Even the commercial courier company that the hospital had always used to transport infectious and potentially lethal samples to the labs at the Centers for Disease Control and Prevention "suddenly said ‘no,’ " Dr. Mehta said. "If the label said ‘CDC’ on it, they refused to touch it."

Even some Emory staffers who had previously handled and packed dangerous samples for shipping refused to come to the isolation unit’s lab, said Dr. Mehta. The hospital’s safety officers had to train some of the dedicated Ebola staff to pack samples appropriately for shipping.

But even as the hospital dealt with these issues and the growing media circus, the Ebola staff stayed focused, Dr. Mehta said. "It was very chaotic outside, but very calm in the hospital and with our team."

The hospital spent a lot of time on communications – with the public, with staff, and with other patients in the hospital and their families. Emory held twice-daily town halls with staff to give information and answer questions, and also sent regular e-mail updates about the Ebola patients. Every inpatient and new admission was given a letter explaining why Emory had taken the patients, and physician and administrative leaders rounded throughout the hospital to answer questions.

Emory already had a "serious communicable diseases" unit, which it created in 2002 as a place to receive any CDC workers who might be exposed to pathogens on the job. The six-room unit has a patient room on each end, with a private bathroom in each, a staff dressing area, and an anteroom that was used as a staging area for nurses.

After the decision to accept the Ebola-infected patients, a new point-of-care lab facility was built in less than 72 hours in an adjoining office space, said Dr. Mehta. Having this kind of dedicated unit was not absolutely necessary, but it allowed the staff to more conveniently perform chemistry, hematology, blood gas, urinalysis, coagulation, and malaria tests and get immediate results.
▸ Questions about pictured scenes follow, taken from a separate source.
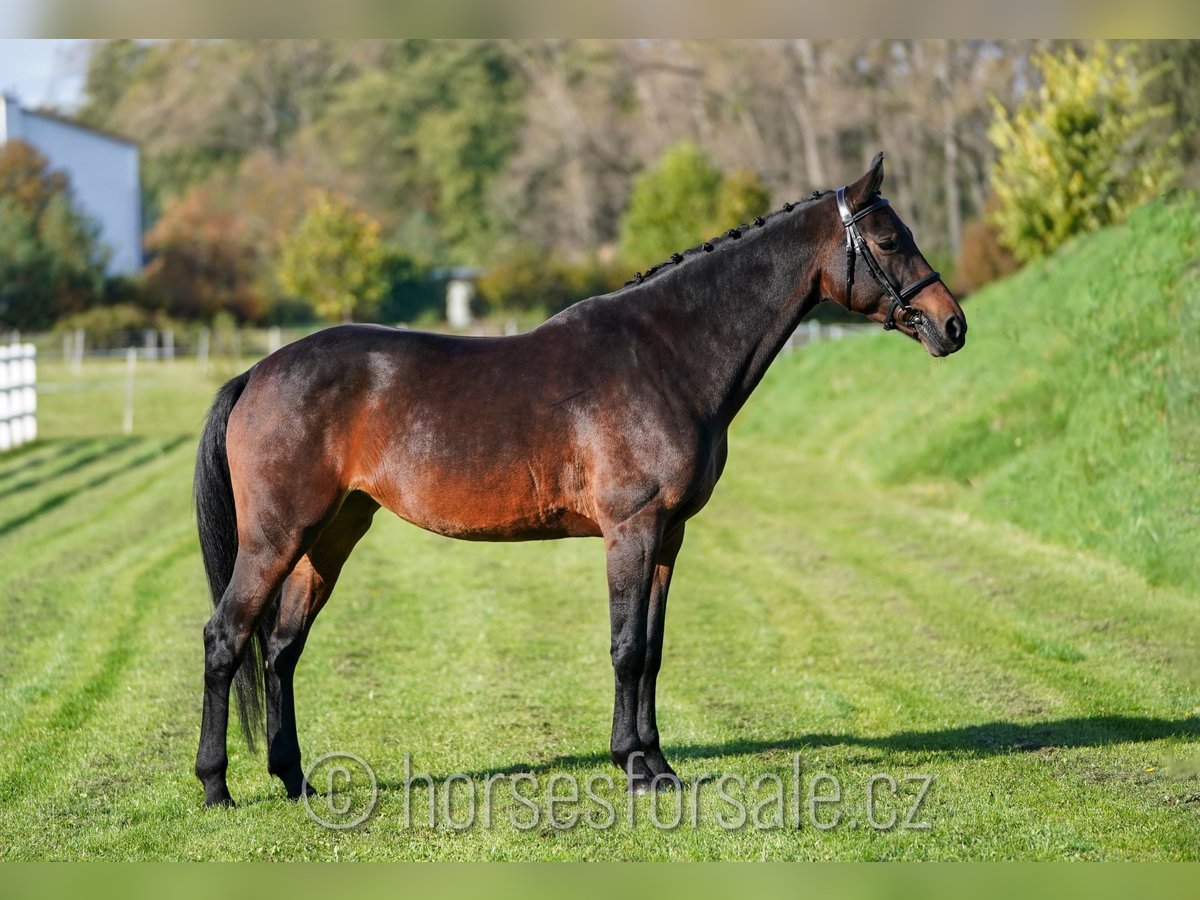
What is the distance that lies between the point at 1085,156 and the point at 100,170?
48726 mm

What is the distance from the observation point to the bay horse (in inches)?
216

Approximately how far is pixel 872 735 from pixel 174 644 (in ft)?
15.7

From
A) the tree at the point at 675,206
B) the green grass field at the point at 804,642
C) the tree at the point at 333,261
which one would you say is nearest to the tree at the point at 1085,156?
the green grass field at the point at 804,642

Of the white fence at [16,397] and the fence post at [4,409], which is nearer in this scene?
the fence post at [4,409]

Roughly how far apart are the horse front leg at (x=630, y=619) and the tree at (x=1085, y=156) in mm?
15257

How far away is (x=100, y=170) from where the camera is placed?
5716 cm

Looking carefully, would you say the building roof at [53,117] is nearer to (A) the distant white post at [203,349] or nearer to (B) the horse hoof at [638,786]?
(A) the distant white post at [203,349]

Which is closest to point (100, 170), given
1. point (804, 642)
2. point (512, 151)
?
point (512, 151)

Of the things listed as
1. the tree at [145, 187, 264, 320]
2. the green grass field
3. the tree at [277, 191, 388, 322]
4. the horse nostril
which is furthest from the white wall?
the horse nostril

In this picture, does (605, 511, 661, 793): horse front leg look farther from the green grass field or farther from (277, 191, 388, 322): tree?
(277, 191, 388, 322): tree

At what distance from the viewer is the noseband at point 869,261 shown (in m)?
5.62

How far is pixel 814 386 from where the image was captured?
20391 millimetres

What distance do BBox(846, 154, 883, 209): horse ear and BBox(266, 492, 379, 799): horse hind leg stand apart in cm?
255

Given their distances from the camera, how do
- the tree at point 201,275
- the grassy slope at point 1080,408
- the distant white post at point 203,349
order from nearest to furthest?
the grassy slope at point 1080,408 < the distant white post at point 203,349 < the tree at point 201,275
Having a dedicated lab space also limited the exposure fears of staff elsewhere in the hospital.

To prevent transmission of the virus, the unit followed the CDC’s recommendations, which included keeping a detailed log of anyone who entered and exited a patient room, using disposable equipment whenever possible, and using personal protective equipment that included gloves, fluid-resistant or impermeable gowns, and goggles or face shields. Initially, the Emory caregivers had leg and foot coverings because the patients had vomited blood before arriving, and one of the patients had fulminant diarrhea, up to four liters per day, said Dr. Mehta.

Because the disease can be transmitted from protective gear, all staff had a refresher course on appropriate use of the gear, everyone was observed by another team member when putting on or taking off the gear, and reminders about appropriate use of the gear were placed on the walls of the unit and in the changing area.

 

 

The clinical care team met every day to review plans and protocols and to answer staff questions. Twice daily, all personnel had to enter into an online registry their body temperatures and any symptoms. Dr. Mehta told the ICAAC audience that he had just completed his 21-day observation period.

The patient care itself was far from clear cut, as there is no proven treatment and Emory officials initially were not clear on the availability of any experimental therapy, said Dr. Mehta. The CDC helped to monitor the patients’ viral load, and both patients had marked electrolyte imbalances, including hypokalemia, hypocalcemia, and hyponatremia, as well as severe nutritional deficiencies. Both required significant potassium replacement.

Both patients received a three-dose course of Zmapp, which consists of three monoclonal antibodies and is under development by Mapp Biopharmaceutical. While in Africa, Dr. Brantly also had received a transfusion of plasma from a patient who was recovering from the Ebola virus.

High-level, one-on-one nursing care also was noted as a significant factor in patient recovery, said Dr. Mehta.

"It’s hard to derive a lot of meaningful data from the care of those two patients," Dr. Mehta said. It’s not clear yet which of these factors – Zmapp, the transfusion, the supportive care, or the combination – was responsible for the patients’ recovery.

Emory will publish its experiences in Ebola care, but "the real front line is in West Africa," Dr. Mehta added.